• _What this task involves_
Repeat the records below verbatim and include no pictures.

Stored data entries
=== Begin Enclosure ===

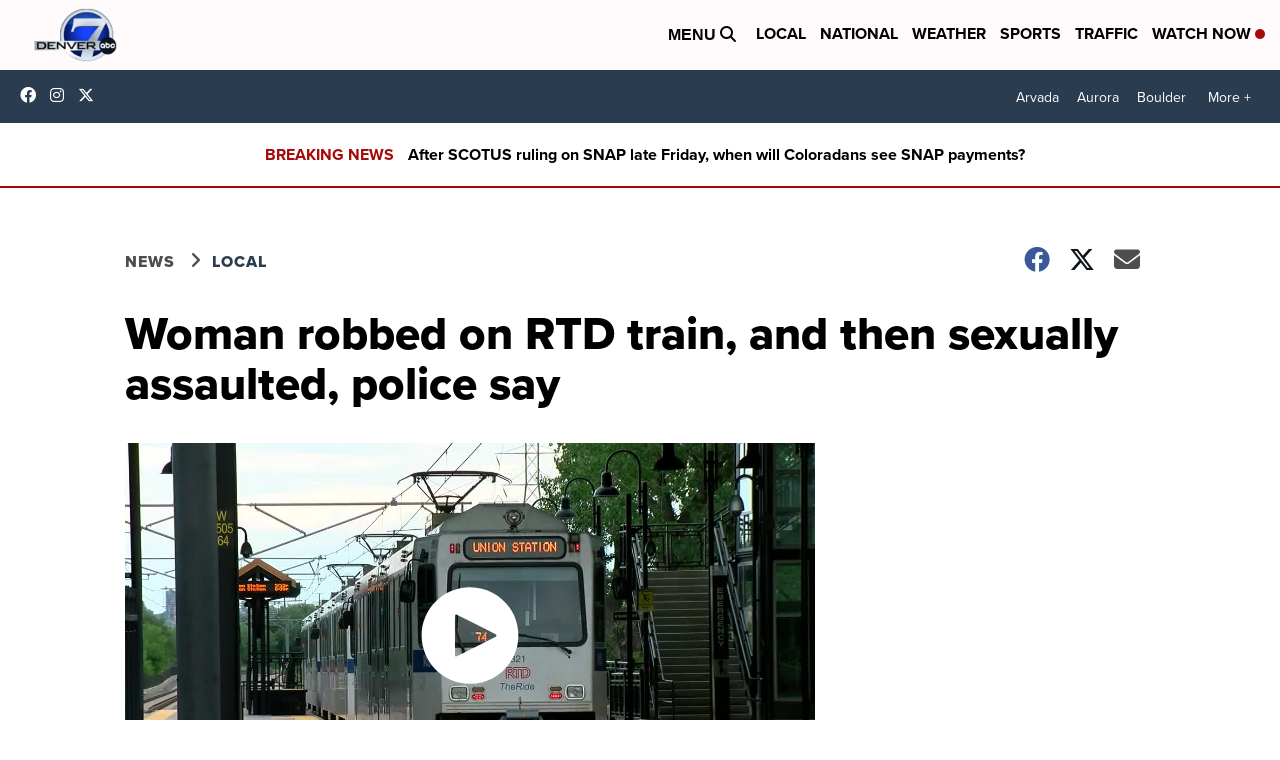

--- FILE ---
content_type: application/javascript; charset=utf-8
request_url: https://fundingchoicesmessages.google.com/f/AGSKWxUB-nDeTod-5SRAflBMJMieI8pGOHxRZ_McSkOOs7dXBg_NNCUuo9v_nt-RXicpCxp5xEPIMM2ge41R-UQEPH_T4jSdonNUpfFWSsc2MYvRO1TsMd24D7w5kKs6raZGKfZ68rqBjw==?fccs=W251bGwsbnVsbCxudWxsLG51bGwsbnVsbCxudWxsLFsxNzYyNjI3MDQxLDcwNzAwMDAwMF0sbnVsbCxudWxsLG51bGwsW251bGwsWzcsOSw2XSxudWxsLDIsbnVsbCwiZW4iLG51bGwsbnVsbCxudWxsLG51bGwsbnVsbCwxXSwiaHR0cHM6Ly93d3cuZGVudmVyNy5jb20vbmV3cy9sb2NhbC1uZXdzL3dvbWFuLXJvYmJlZC1vbi1ydGQtdHJhaW4tYW5kLXRoZW4tc2V4dWFsbHktYXNzYXVsdGVkLXBvbGljZS1zYXkiLG51bGwsW1s4LCJSQ1N3T2lIbnJ1dyJdLFs5LCJlbi1VUyJdLFsyNiwiNCJdLFsxOSwiMiJdLFsxNywiWzBdIl0sWzI0LCIiXSxbMjUsIltbMzEwODIyNTMsOTUzNDAyNTMsOTUzNDAyNTVdXSJdLFsyOSwiZmFsc2UiXV1d
body_size: 221
content:
if (typeof __googlefc.fcKernelManager.run === 'function') {"use strict";this.default_ContributorServingResponseClientJs=this.default_ContributorServingResponseClientJs||{};(function(_){var window=this;
try{
var ap=function(a){this.A=_.t(a)};_.u(ap,_.J);var bp=function(a){this.A=_.t(a)};_.u(bp,_.J);bp.prototype.getWhitelistStatus=function(){return _.F(this,2)};var cp=function(a){this.A=_.t(a)};_.u(cp,_.J);var dp=_.Tc(cp),ep=function(a,b,c){this.B=a;this.j=_.A(b,ap,1);this.l=_.A(b,_.Ak,3);this.G=_.A(b,bp,4);a=this.B.location.hostname;this.F=_.Cg(this.j,2)&&_.O(this.j,2)!==""?_.O(this.j,2):a;a=new _.Lg(_.Bk(this.l));this.C=new _.Wg(_.q.document,this.F,a);this.console=null;this.o=new _.Xo(this.B,c,a)};
ep.prototype.run=function(){if(_.O(this.j,3)){var a=this.C,b=_.O(this.j,3),c=_.Yg(a),d=new _.Rg;b=_.hg(d,1,b);c=_.D(c,1,b);_.bh(a,c)}else _.Zg(this.C,"FCNEC");_.Zo(this.o,_.A(this.l,_.we,1),this.l.getDefaultConsentRevocationText(),this.l.getDefaultConsentRevocationCloseText(),this.l.getDefaultConsentRevocationAttestationText(),this.F);_.$o(this.o,_.F(this.G,1),this.G.getWhitelistStatus());var e;a=(e=this.B.googlefc)==null?void 0:e.__executeManualDeployment;a!==void 0&&typeof a==="function"&&_.Do(this.o.D,
"manualDeploymentApi")};var fp=function(){};fp.prototype.run=function(a,b,c){var d;return _.v(function(e){d=dp(b);(new ep(a,d,c)).run();return e.return({})})};_.Ek(7,new fp);
}catch(e){_._DumpException(e)}
}).call(this,this.default_ContributorServingResponseClientJs);
// Google Inc.

//# sourceURL=/_/mss/boq-content-ads-contributor/_/js/k=boq-content-ads-contributor.ContributorServingResponseClientJs.en_US.RCSwOiHnruw.es5.O/d=1/exm=ad_blocking_detection_executable,kernel_loader,loader_js_executable,web_iab_tcf_v2_signal_executable/ed=1/rs=AJlcJMzLvgdTMMxggNEKoi5wG9a0b2R1Fw/m=cookie_refresh_executable
__googlefc.fcKernelManager.run('\x5b\x5b\x5b7,\x22\x5b\x5bnull,\\\x22denver7.com\\\x22,\\\x22AKsRol8G9_Wnt3NQGnGdr8QPbRUbAb1L06org9vrAKGfVgbd9lF9JAGKo_V6t1hX5PRzF-T-qTSdy8TKL3PBHb1IQc-IlDXP6XgVaI-xD7i8QPTZNOfZ85neeRLAmVb5d5cbSfeiSg7wuhf5MW6ACSpOJqsQxF0P-A\\\\u003d\\\\u003d\\\x22\x5d,null,\x5b\x5bnull,null,null,\\\x22https:\/\/fundingchoicesmessages.google.com\/f\/AGSKWxX7lj5xXah35_rKEcSK-p1Rz6TIw7JgJivRTtROrMd_97uL2bGxpGDlLBn5QbaQjRyX5Qjcd9vTBYFou0KBIme-wSLBicIAlt1QnHppdOFZy-cSRSJ-GUP9PGe87NdBJVsqdq_3Rw\\\\u003d\\\\u003d\\\x22\x5d,null,null,\x5bnull,null,null,\\\x22https:\/\/fundingchoicesmessages.google.com\/el\/AGSKWxUS2AcU5QQ10olIz8FWsdZJYou3mUJwozOUxT1iX1RbgZLT6_peJ43Kvnr1MynrbQTQWxsIIjsusP8oZDMu81mn8aUOvA5q6xCH0ACacxxfOQTBwS3fkVxiA8AaSMDhqI-PKvIElw\\\\u003d\\\\u003d\\\x22\x5d,null,\x5bnull,\x5b7,9,6\x5d,null,2,null,\\\x22en\\\x22,null,null,null,null,null,1\x5d,null,\\\x22Privacy and cookie settings\\\x22,\\\x22Close\\\x22,null,null,null,\\\x22Managed by Google. Complies with IAB TCF. CMP ID: 300\\\x22\x5d,\x5b3,1\x5d\x5d\x22\x5d\x5d,\x5bnull,null,null,\x22https:\/\/fundingchoicesmessages.google.com\/f\/AGSKWxUEJAAT0iO0i_eOMRmSipTHPr1_a6xD1tiOpT9oLh_W7aUQQjHIXZMOmUShypIIPfUTXQcFTLDT4aTe2qwMbJ5Xd3SLUmFSo_iQsQI9wbWXY8-Xw4A11_Ruv3lnquy0lsgzRi6ndg\\u003d\\u003d\x22\x5d\x5d');}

=== End Enclosure ===

• _Response to this exercise_
--- FILE ---
content_type: application/javascript; charset=utf-8
request_url: https://fundingchoicesmessages.google.com/f/AGSKWxUB-nDeTod-5SRAflBMJMieI8pGOHxRZ_McSkOOs7dXBg_NNCUuo9v_nt-RXicpCxp5xEPIMM2ge41R-UQEPH_T4jSdonNUpfFWSsc2MYvRO1TsMd24D7w5kKs6raZGKfZ68rqBjw==?fccs=W251bGwsbnVsbCxudWxsLG51bGwsbnVsbCxudWxsLFsxNzYyNjI3MDQxLDcwNzAwMDAwMF0sbnVsbCxudWxsLG51bGwsW251bGwsWzcsOSw2XSxudWxsLDIsbnVsbCwiZW4iLG51bGwsbnVsbCxudWxsLG51bGwsbnVsbCwxXSwiaHR0cHM6Ly93d3cuZGVudmVyNy5jb20vbmV3cy9sb2NhbC1uZXdzL3dvbWFuLXJvYmJlZC1vbi1ydGQtdHJhaW4tYW5kLXRoZW4tc2V4dWFsbHktYXNzYXVsdGVkLXBvbGljZS1zYXkiLG51bGwsW1s4LCJSQ1N3T2lIbnJ1dyJdLFs5LCJlbi1VUyJdLFsyNiwiNCJdLFsxOSwiMiJdLFsxNywiWzBdIl0sWzI0LCIiXSxbMjUsIltbMzEwODIyNTMsOTUzNDAyNTMsOTUzNDAyNTVdXSJdLFsyOSwiZmFsc2UiXV1d
body_size: 221
content:
if (typeof __googlefc.fcKernelManager.run === 'function') {"use strict";this.default_ContributorServingResponseClientJs=this.default_ContributorServingResponseClientJs||{};(function(_){var window=this;
try{
var ap=function(a){this.A=_.t(a)};_.u(ap,_.J);var bp=function(a){this.A=_.t(a)};_.u(bp,_.J);bp.prototype.getWhitelistStatus=function(){return _.F(this,2)};var cp=function(a){this.A=_.t(a)};_.u(cp,_.J);var dp=_.Tc(cp),ep=function(a,b,c){this.B=a;this.j=_.A(b,ap,1);this.l=_.A(b,_.Ak,3);this.G=_.A(b,bp,4);a=this.B.location.hostname;this.F=_.Cg(this.j,2)&&_.O(this.j,2)!==""?_.O(this.j,2):a;a=new _.Lg(_.Bk(this.l));this.C=new _.Wg(_.q.document,this.F,a);this.console=null;this.o=new _.Xo(this.B,c,a)};
ep.prototype.run=function(){if(_.O(this.j,3)){var a=this.C,b=_.O(this.j,3),c=_.Yg(a),d=new _.Rg;b=_.hg(d,1,b);c=_.D(c,1,b);_.bh(a,c)}else _.Zg(this.C,"FCNEC");_.Zo(this.o,_.A(this.l,_.we,1),this.l.getDefaultConsentRevocationText(),this.l.getDefaultConsentRevocationCloseText(),this.l.getDefaultConsentRevocationAttestationText(),this.F);_.$o(this.o,_.F(this.G,1),this.G.getWhitelistStatus());var e;a=(e=this.B.googlefc)==null?void 0:e.__executeManualDeployment;a!==void 0&&typeof a==="function"&&_.Do(this.o.D,
"manualDeploymentApi")};var fp=function(){};fp.prototype.run=function(a,b,c){var d;return _.v(function(e){d=dp(b);(new ep(a,d,c)).run();return e.return({})})};_.Ek(7,new fp);
}catch(e){_._DumpException(e)}
}).call(this,this.default_ContributorServingResponseClientJs);
// Google Inc.

//# sourceURL=/_/mss/boq-content-ads-contributor/_/js/k=boq-content-ads-contributor.ContributorServingResponseClientJs.en_US.RCSwOiHnruw.es5.O/d=1/exm=ad_blocking_detection_executable,kernel_loader,loader_js_executable,web_iab_tcf_v2_signal_executable/ed=1/rs=AJlcJMzLvgdTMMxggNEKoi5wG9a0b2R1Fw/m=cookie_refresh_executable
__googlefc.fcKernelManager.run('\x5b\x5b\x5b7,\x22\x5b\x5bnull,\\\x22denver7.com\\\x22,\\\x22AKsRol8G9_Wnt3NQGnGdr8QPbRUbAb1L06org9vrAKGfVgbd9lF9JAGKo_V6t1hX5PRzF-T-qTSdy8TKL3PBHb1IQc-IlDXP6XgVaI-xD7i8QPTZNOfZ85neeRLAmVb5d5cbSfeiSg7wuhf5MW6ACSpOJqsQxF0P-A\\\\u003d\\\\u003d\\\x22\x5d,null,\x5b\x5bnull,null,null,\\\x22https:\/\/fundingchoicesmessages.google.com\/f\/AGSKWxX7lj5xXah35_rKEcSK-p1Rz6TIw7JgJivRTtROrMd_97uL2bGxpGDlLBn5QbaQjRyX5Qjcd9vTBYFou0KBIme-wSLBicIAlt1QnHppdOFZy-cSRSJ-GUP9PGe87NdBJVsqdq_3Rw\\\\u003d\\\\u003d\\\x22\x5d,null,null,\x5bnull,null,null,\\\x22https:\/\/fundingchoicesmessages.google.com\/el\/AGSKWxUS2AcU5QQ10olIz8FWsdZJYou3mUJwozOUxT1iX1RbgZLT6_peJ43Kvnr1MynrbQTQWxsIIjsusP8oZDMu81mn8aUOvA5q6xCH0ACacxxfOQTBwS3fkVxiA8AaSMDhqI-PKvIElw\\\\u003d\\\\u003d\\\x22\x5d,null,\x5bnull,\x5b7,9,6\x5d,null,2,null,\\\x22en\\\x22,null,null,null,null,null,1\x5d,null,\\\x22Privacy and cookie settings\\\x22,\\\x22Close\\\x22,null,null,null,\\\x22Managed by Google. Complies with IAB TCF. CMP ID: 300\\\x22\x5d,\x5b3,1\x5d\x5d\x22\x5d\x5d,\x5bnull,null,null,\x22https:\/\/fundingchoicesmessages.google.com\/f\/AGSKWxUEJAAT0iO0i_eOMRmSipTHPr1_a6xD1tiOpT9oLh_W7aUQQjHIXZMOmUShypIIPfUTXQcFTLDT4aTe2qwMbJ5Xd3SLUmFSo_iQsQI9wbWXY8-Xw4A11_Ruv3lnquy0lsgzRi6ndg\\u003d\\u003d\x22\x5d\x5d');}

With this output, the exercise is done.